Unfortunately, Elsa’s powers manifest themselves at an inopportune time and she flees to the North Mountain but not before putting all of Arundel into a deep freeze. Anna decides to chase after Elsa and bring her home, leaving Prince Hans in charge. Along the way Anna’s horse bolts, leading her to a trading post where she meets young Kristoff (Goff), who finds the winter more unfortunate than most because he delivers ice with his trusty reindeer Sven. The three of them team up to go to the ice castle Elsa has created for herself, assisted by the tenacious snowman Olaf (Gad) who was brought to life by Elsa’s spell.

However Elsa still hasn’t figured out a way to control her powers and Anna doesn’t yet realize that she has been betrayed by someone close to her. Will summer ever come again to Arundel or is that kingdom destined to be an eternal Winnipeg?

First off, this is one of the most spectacular animated features Disney has put out since Beauty and the Beast and maybe since The Little Mermaid. A kingdom of beautiful ice and snow with a traditional Disney rural kingdom setting makes this familiar and yet new all at once. The visuals are some of the best Disney has ever produced.

That said, they sadly set this beautiful film to a typical Disney story. While this was supposed to based on Hans Christian Anderson’s The Snow Queen it is so loosely based as to be unrecognizable. However I will admit that your little princess-wannabe is going to be in seventh heaven as there are not one but two princesses to ooh and ahh over (all right, one of them is technically a queen).

Oddly, the protagonist is pretty much like every other Disney princess ever – plucky, eager, chomping at the bit to find her prince and compassionate to boot. It is Elsa who is a far more interesting character and I think it’s telling that on a recent visit to EPCOT, the princess holding court at the Norway pavilion was not Anna but Elsa. Of course, it doesn’t hurt that Idris Menzel is the voice of Elsa and if you didn’t fall for her talent in Wicked then you really don’t know what talent is. This girl has a voice that could restart a flat-lined heart and make a Republican fund the arts.

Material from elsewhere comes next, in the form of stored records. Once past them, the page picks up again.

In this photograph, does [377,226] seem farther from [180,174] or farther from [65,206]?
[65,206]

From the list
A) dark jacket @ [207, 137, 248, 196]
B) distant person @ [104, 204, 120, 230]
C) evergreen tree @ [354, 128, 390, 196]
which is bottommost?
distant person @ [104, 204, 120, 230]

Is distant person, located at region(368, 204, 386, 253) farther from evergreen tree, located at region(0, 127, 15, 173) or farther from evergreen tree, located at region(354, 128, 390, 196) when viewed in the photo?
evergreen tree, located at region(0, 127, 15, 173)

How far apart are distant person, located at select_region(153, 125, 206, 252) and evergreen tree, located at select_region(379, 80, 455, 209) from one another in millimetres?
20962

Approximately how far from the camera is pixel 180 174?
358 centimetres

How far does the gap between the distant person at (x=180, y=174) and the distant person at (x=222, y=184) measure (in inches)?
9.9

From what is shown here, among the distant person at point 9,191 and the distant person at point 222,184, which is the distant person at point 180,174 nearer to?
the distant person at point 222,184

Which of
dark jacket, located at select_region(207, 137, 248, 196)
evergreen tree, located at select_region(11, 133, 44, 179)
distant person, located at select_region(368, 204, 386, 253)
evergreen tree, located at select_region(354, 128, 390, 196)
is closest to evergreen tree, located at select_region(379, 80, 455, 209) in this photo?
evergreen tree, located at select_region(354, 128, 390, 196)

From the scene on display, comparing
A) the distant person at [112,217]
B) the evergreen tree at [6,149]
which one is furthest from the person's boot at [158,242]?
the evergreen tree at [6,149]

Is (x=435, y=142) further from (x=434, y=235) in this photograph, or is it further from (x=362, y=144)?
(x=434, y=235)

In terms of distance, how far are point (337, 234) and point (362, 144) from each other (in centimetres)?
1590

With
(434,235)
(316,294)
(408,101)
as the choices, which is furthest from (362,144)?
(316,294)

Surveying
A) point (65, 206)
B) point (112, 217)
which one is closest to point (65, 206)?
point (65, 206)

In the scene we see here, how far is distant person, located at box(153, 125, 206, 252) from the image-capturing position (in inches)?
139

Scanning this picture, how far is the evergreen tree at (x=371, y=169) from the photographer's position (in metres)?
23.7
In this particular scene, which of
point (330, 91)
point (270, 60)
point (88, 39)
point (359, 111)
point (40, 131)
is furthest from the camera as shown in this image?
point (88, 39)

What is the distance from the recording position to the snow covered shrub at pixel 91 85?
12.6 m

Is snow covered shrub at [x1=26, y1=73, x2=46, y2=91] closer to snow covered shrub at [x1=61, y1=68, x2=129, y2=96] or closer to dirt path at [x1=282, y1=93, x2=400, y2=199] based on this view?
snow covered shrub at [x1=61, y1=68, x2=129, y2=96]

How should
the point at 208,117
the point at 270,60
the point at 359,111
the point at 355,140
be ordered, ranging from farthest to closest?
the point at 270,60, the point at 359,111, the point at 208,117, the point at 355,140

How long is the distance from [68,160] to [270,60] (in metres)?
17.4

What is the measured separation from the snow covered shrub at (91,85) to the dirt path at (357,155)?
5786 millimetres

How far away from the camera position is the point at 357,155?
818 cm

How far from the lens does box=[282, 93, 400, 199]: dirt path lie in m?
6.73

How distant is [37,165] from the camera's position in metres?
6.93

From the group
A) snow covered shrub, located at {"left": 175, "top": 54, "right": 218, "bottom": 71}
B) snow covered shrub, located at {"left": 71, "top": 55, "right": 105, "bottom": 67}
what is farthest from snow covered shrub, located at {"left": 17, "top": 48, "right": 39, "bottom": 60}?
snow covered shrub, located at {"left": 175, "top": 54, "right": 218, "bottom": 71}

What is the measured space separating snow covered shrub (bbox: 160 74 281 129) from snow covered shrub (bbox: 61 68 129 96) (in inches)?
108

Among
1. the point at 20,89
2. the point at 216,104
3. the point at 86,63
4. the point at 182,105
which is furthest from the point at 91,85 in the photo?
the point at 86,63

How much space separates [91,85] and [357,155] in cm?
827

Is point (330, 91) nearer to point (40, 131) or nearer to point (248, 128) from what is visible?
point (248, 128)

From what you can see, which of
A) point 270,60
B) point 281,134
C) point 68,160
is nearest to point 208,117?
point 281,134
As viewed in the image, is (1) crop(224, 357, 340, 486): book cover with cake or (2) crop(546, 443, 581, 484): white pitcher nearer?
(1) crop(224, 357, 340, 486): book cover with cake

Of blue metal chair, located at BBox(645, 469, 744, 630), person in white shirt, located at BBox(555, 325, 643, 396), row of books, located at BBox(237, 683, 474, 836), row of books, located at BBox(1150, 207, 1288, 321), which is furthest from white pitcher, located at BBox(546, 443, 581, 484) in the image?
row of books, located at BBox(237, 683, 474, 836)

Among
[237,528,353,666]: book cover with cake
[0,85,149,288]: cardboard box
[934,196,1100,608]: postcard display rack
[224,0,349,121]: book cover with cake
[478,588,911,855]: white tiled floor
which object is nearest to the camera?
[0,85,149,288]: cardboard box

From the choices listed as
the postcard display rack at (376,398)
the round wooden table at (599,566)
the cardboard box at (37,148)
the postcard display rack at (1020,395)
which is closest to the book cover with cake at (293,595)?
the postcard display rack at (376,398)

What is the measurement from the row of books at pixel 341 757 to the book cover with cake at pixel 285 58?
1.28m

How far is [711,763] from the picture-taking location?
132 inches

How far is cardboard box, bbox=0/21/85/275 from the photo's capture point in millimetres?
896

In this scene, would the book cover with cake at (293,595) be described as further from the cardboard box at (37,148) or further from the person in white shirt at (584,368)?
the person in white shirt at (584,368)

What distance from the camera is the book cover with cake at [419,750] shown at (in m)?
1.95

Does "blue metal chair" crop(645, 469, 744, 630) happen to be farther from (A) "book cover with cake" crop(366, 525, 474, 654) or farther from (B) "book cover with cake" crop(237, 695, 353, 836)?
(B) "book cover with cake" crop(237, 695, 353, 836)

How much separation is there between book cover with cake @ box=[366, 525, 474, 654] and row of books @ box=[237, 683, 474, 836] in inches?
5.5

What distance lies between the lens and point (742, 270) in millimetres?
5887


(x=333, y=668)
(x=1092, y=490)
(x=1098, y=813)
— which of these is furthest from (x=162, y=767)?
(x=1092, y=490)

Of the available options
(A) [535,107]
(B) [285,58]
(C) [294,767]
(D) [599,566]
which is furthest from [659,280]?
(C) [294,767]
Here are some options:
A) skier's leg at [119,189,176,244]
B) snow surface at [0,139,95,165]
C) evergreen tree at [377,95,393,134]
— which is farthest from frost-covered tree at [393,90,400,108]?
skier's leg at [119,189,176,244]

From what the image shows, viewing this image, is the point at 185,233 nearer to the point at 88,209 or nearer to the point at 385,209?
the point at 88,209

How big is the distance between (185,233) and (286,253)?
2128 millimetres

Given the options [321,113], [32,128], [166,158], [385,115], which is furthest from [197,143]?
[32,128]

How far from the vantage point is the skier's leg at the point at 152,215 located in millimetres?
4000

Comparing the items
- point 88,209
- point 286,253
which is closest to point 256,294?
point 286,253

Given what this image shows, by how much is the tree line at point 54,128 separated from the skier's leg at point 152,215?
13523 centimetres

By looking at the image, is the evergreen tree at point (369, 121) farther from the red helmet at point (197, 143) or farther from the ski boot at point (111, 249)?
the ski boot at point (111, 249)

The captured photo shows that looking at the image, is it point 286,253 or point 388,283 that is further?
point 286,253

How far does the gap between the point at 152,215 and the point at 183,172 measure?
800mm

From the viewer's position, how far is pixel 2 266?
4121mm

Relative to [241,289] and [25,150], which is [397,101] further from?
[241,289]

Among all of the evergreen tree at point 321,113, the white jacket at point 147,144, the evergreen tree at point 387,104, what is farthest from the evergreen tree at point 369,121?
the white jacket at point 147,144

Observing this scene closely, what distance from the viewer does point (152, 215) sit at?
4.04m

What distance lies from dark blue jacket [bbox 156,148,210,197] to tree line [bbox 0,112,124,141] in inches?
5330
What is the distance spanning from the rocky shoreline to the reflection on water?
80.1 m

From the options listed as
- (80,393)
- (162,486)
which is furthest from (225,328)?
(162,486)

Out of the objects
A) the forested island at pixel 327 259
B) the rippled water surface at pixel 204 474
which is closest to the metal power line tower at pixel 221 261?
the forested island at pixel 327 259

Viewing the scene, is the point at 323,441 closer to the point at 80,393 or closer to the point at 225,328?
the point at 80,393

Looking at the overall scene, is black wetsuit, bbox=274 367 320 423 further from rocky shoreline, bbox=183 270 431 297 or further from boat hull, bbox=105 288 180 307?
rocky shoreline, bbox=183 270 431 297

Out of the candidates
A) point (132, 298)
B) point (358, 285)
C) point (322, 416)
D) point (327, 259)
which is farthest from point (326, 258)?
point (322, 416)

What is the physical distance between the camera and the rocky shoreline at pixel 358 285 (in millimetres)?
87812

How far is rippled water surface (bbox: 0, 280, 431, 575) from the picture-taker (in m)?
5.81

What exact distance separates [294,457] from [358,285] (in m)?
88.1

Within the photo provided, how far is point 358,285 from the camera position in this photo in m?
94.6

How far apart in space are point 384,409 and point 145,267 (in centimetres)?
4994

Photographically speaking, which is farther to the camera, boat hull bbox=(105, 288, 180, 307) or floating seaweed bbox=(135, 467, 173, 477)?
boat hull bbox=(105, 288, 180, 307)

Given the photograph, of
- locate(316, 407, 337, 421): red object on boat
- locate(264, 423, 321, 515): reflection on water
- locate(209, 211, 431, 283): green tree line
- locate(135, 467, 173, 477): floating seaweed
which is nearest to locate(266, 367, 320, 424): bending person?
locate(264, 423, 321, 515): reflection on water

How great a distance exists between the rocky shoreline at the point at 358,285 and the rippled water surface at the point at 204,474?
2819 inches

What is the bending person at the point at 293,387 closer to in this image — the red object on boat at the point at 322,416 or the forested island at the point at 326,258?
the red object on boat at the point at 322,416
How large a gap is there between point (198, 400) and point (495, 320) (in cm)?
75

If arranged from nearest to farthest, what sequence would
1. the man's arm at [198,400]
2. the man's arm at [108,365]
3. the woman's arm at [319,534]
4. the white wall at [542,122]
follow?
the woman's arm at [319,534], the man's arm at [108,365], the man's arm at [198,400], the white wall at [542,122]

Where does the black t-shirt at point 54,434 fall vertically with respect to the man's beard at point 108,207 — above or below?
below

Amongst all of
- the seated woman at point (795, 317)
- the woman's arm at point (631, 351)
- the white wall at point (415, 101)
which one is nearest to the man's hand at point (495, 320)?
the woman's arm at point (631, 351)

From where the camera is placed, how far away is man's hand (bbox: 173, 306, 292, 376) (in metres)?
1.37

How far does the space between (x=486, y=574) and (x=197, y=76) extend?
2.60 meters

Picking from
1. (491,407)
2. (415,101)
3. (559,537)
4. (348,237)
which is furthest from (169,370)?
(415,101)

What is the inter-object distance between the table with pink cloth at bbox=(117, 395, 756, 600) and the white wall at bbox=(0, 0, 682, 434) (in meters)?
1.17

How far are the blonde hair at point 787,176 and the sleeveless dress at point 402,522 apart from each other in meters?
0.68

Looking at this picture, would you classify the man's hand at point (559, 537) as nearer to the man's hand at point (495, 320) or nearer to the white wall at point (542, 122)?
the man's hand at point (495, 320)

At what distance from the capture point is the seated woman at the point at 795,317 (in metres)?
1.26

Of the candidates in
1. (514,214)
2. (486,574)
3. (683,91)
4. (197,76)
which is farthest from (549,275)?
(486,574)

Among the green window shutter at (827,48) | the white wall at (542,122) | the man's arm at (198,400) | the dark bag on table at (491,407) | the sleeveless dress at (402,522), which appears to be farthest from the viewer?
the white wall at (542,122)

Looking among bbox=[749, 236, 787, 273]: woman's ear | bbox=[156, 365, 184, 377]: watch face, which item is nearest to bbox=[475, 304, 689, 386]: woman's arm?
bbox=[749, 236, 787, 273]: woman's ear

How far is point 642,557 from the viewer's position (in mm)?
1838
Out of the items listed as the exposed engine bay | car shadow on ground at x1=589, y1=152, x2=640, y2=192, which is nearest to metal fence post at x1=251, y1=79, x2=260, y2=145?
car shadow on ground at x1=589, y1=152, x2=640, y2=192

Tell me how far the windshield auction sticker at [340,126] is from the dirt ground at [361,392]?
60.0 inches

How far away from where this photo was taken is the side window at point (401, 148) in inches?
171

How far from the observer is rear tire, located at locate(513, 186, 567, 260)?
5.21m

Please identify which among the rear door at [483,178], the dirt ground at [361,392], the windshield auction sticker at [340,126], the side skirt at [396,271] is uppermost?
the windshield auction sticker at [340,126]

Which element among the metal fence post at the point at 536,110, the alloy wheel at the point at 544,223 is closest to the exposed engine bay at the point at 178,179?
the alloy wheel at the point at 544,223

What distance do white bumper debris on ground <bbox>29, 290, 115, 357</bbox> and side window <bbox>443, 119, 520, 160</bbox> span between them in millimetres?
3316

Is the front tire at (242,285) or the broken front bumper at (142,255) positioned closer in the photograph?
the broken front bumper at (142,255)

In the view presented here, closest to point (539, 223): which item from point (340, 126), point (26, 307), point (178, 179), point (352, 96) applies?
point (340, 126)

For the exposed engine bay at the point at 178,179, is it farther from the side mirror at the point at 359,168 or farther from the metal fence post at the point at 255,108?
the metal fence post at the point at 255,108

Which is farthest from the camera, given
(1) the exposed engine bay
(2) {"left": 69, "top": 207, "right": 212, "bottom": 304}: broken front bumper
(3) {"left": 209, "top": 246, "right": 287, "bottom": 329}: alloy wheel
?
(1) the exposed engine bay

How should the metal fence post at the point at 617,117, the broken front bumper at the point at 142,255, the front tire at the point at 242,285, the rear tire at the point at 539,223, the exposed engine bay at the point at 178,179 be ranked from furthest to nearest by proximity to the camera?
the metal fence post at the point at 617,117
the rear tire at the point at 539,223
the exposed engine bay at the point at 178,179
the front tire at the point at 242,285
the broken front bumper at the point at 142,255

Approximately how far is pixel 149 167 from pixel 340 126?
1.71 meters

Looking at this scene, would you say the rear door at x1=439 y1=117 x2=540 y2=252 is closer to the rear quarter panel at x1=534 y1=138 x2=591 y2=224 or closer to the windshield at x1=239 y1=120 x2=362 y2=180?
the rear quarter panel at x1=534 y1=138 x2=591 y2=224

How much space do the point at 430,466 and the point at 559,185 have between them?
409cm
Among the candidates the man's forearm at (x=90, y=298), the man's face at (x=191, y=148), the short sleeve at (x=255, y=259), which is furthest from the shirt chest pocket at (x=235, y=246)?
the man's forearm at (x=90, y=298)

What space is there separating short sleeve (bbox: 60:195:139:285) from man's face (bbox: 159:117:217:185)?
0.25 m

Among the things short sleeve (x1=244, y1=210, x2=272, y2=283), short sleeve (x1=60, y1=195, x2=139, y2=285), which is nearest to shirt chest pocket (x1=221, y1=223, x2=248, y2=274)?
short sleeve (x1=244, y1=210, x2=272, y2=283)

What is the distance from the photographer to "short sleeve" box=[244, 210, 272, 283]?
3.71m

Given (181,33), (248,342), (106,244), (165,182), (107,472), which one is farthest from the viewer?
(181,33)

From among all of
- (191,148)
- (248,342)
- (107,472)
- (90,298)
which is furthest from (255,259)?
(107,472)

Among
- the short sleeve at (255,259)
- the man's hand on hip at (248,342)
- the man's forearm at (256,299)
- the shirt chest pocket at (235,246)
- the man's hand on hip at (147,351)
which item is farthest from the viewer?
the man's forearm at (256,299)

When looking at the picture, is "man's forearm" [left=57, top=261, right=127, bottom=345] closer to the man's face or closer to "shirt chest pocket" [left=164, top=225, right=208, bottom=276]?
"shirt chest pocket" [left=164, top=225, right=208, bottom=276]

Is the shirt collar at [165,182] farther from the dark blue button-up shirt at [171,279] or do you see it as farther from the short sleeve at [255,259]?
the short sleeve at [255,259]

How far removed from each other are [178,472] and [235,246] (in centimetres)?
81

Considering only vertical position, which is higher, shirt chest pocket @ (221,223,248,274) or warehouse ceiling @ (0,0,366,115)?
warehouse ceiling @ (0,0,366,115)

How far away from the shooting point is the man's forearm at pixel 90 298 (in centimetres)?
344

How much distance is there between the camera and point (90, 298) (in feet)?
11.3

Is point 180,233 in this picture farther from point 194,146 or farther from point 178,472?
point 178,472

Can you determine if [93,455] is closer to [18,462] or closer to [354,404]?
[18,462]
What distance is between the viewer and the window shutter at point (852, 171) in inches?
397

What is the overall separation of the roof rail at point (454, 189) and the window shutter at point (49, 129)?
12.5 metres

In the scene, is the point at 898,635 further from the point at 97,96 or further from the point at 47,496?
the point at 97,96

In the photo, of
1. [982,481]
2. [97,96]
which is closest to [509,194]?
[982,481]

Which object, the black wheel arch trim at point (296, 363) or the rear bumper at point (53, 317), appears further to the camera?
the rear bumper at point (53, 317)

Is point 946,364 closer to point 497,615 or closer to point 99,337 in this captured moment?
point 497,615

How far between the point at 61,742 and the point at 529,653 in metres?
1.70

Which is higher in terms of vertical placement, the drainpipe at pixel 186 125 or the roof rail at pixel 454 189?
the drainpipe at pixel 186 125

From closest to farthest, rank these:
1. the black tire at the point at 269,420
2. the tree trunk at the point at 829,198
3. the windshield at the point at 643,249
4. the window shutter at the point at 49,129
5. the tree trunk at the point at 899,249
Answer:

I also found Olaf to be a hoot. He’s one of those characters who isn’t very bright but has a heart the size of a small planet and the kind of simple faith that only a child would get. One can envy his world view a little bit as it lacks all the sophistication that we adults like to throw into the mix but at the same time probably is closer to what the world should be than we’ll ever get. I could hang with Olaf and hopefully Disney will realize that they have the kind of character who is going to sell a lot of merchandise and direct-to-DVD videos.

While I wish the story was a bit less rote and that the music was more memorable, nonetheless this is a pretty decent effort in a year when animated features really were uniformly bad with only one or two exceptions. While this doesn’t reach the standard of Disney classics, it is still good enough that if your kid wants to see it more than once you probably won’t mind getting the home video edition and watching it along with them – after having seen this in the theater several times of course.

REASONS TO GO: Beautifully animated. Olaf is a keeper.

REASONS TO STAY: Songs are nothing to write home about. A little bit rote.

FAMILY VALUES:  There are a couple of rude jokes and some semi-violent action.

TRIVIAL PURSUIT: A cameo is made by Rapunzel and Eugene (Flynn) during the opening of the gates during the musical number “For the First Time in Forever.” They can be seen entering the screen from the left – Rapunzel has short hair and is wearing a purple and pink dress while Eugene is wearing a maroon vest and brown sash.

CRITICAL MASS: As of 12/11/13: Rotten Tomatoes: 88% positive reviews. Metacritic: 74/100.